Knowing when to lean into things and get the work done versus when to lean into external sources or systems of support is crucial for creators with ADHD. External resources can help you figure out what your regulated creator process should look like or how to model your process after other experts. Support from external sources could be research, podcasts, books, or other experts, as a few examples.

When Noah first started ProvocaTeach, for example, he attended webinars with Angel at ConvertKit to help him get his project up and running.

Having a support system is another secret sauce creators with ADHD can leverage. You need to have someone to talk through ideas with and receive feedback from—that could be a spouse, best friend, family member, or mentor. This person should be able to help you identify and understand if you’re in the right headspace and working in the right frame of mind.

The tie between ADHD and creative output

Of course, there’s a relationship between creative output and ADHD that we can’t ignore.
For any creator, the desire to receive instant rewards from content isn't unusual. That’s the dream, isn’t it? To put content out into the world and see an immediate impact or reward for your hard work and creative ideas.

On top of the desire for immediate reward are the expectations creators set for themselves. While this varies across the board, when we believe success looks a certain way and those expectations aren't met, we judge ourselves and deem our efforts unsuccessful.

Where this can hurt a creator with ADHD is when they decide that something doesn’t feel immediately rewarding, so they abandon ship and jump to the next idea or piece of content. Noah has struggled with the concept of instant rewards — or the lack thereof.

Instead, you have to put out your content and give it time. Give your creations a couple of rounds to succeed before giving up and starting something new altogether. This requires consistency and the willingness to stick to something—even when the next shiny object might be in sight. There’s power in committing to consistency and holding yourself accountable to following through, even when there isn’t an immediate return.

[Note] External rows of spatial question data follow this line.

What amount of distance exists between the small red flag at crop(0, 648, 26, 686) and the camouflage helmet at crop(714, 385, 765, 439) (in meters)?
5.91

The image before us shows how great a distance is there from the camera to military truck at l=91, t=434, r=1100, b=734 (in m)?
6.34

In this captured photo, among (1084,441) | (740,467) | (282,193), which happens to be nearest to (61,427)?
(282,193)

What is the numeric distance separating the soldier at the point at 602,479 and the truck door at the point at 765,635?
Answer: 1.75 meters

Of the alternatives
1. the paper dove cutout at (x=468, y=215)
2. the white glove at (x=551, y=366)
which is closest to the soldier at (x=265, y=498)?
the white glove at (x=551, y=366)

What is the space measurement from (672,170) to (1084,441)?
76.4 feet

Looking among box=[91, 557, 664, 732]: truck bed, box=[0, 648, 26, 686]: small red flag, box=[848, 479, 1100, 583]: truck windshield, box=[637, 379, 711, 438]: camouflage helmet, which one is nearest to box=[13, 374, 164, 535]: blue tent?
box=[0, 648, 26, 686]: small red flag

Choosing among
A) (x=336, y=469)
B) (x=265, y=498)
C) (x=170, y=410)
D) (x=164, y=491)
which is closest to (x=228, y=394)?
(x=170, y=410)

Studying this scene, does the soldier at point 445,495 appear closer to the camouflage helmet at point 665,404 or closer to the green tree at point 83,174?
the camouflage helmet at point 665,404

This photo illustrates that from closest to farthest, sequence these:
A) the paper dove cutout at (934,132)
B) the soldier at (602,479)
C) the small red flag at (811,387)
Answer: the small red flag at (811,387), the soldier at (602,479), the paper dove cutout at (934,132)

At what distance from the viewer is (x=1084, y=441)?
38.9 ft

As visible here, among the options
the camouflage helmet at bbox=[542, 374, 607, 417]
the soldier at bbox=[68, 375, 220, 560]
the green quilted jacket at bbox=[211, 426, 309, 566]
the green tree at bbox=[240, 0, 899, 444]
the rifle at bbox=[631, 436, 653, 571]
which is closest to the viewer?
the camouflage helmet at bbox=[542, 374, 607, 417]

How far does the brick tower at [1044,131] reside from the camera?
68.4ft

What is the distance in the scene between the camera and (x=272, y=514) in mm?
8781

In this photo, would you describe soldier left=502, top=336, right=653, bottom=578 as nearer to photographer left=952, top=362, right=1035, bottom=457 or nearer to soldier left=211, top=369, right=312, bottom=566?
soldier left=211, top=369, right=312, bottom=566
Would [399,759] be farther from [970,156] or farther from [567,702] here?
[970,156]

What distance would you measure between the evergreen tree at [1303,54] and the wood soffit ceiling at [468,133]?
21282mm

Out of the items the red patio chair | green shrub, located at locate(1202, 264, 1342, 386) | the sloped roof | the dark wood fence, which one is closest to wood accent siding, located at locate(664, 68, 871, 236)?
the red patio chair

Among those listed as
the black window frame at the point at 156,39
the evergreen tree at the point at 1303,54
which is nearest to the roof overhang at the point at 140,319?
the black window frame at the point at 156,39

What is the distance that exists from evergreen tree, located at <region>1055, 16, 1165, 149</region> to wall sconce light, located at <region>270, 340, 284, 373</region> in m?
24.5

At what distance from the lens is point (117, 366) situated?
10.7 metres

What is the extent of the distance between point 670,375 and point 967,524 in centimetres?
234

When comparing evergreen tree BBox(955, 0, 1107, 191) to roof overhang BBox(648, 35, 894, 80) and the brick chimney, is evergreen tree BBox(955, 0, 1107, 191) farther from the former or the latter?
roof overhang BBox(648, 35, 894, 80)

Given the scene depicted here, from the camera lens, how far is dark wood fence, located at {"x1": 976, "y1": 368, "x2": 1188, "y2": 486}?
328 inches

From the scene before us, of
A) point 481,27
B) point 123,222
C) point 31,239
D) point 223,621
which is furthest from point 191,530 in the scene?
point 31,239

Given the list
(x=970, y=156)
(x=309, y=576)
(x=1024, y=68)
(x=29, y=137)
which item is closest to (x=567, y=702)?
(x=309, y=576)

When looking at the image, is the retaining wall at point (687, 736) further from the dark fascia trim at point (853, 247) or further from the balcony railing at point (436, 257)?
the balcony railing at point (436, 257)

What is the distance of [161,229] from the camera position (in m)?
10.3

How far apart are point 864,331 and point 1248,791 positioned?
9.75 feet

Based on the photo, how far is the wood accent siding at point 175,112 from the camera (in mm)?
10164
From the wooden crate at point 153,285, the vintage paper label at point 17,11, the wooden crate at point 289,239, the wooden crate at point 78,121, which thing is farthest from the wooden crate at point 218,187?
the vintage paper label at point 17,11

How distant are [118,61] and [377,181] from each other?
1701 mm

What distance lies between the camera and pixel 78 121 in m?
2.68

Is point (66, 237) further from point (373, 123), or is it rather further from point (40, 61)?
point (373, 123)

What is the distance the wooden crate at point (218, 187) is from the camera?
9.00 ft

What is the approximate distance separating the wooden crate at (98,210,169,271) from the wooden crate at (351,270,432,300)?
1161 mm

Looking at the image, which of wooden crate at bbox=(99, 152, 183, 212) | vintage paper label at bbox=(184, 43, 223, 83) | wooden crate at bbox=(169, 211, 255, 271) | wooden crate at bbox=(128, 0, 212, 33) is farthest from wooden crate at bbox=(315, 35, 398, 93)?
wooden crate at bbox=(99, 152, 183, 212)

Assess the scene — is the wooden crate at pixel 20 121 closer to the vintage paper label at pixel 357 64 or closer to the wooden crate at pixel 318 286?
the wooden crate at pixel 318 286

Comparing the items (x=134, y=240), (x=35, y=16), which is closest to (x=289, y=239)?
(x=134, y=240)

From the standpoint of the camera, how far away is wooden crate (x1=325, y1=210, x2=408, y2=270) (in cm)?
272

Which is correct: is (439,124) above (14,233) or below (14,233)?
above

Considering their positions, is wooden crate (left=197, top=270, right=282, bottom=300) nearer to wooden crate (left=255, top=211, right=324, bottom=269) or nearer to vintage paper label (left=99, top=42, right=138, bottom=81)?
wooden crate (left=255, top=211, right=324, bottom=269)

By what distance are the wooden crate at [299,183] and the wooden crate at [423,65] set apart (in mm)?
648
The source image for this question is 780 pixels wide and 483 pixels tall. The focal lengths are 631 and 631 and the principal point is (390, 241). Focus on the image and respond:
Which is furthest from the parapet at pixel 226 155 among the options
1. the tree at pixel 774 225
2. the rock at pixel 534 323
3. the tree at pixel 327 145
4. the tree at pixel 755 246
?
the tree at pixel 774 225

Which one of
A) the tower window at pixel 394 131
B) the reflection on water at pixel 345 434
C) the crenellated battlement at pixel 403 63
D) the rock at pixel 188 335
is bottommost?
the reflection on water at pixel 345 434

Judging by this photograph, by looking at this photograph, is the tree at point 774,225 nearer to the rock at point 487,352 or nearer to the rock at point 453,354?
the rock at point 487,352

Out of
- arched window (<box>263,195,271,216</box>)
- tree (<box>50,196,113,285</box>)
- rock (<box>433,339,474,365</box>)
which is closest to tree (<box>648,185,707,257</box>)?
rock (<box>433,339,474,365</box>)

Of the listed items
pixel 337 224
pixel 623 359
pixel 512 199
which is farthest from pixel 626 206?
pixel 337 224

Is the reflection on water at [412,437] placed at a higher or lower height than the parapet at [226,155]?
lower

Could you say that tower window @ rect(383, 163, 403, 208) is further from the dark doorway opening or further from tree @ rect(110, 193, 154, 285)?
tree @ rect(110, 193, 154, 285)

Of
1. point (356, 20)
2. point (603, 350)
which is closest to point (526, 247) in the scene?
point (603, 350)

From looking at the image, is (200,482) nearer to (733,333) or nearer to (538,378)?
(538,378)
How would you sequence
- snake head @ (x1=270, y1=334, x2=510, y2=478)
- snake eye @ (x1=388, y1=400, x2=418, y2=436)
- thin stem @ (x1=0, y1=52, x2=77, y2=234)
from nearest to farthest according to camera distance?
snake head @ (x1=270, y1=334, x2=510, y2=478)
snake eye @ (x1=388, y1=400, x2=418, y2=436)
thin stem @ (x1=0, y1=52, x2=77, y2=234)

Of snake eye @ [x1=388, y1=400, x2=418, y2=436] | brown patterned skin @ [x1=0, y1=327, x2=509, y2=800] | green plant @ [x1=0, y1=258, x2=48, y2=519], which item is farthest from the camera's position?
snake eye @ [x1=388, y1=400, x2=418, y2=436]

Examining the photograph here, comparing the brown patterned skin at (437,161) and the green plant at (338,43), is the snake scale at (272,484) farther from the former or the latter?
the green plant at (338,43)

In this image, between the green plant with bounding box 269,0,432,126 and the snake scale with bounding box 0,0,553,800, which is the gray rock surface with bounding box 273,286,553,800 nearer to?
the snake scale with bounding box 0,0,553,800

How to use ADHD to your creative advantage

It might sound like ADHD hinders your abilities and success as a creator, but the truth is it isn’t all bad. While it might feel exhausting to jump from one idea to another and feel like you’re not making enough progress, keep in mind that there are ways you can leverage your diagnosis to your creative advantage and make it one of your greatest assets.

Since ADHD has to do with the regulation system of your brain and the inability to control your focus, you're left with plenty of creative wiggle room. Having minimal or no boundaries around your brain’s thoughts is great for creativity. A constant stream of ideas can be valuable for creating content on your creator journey.

At the end of the day, an ADHD diagnosis doesn’t have to prevent you from fulfilling your creator dreams.

If there’s anything we learned from Noah it’s constant creativity is something to be embraced. There are systems you can put in place to combat the challenges of being a creator with ADHD and you can simultaneously use your creativity-generating power to your advantage.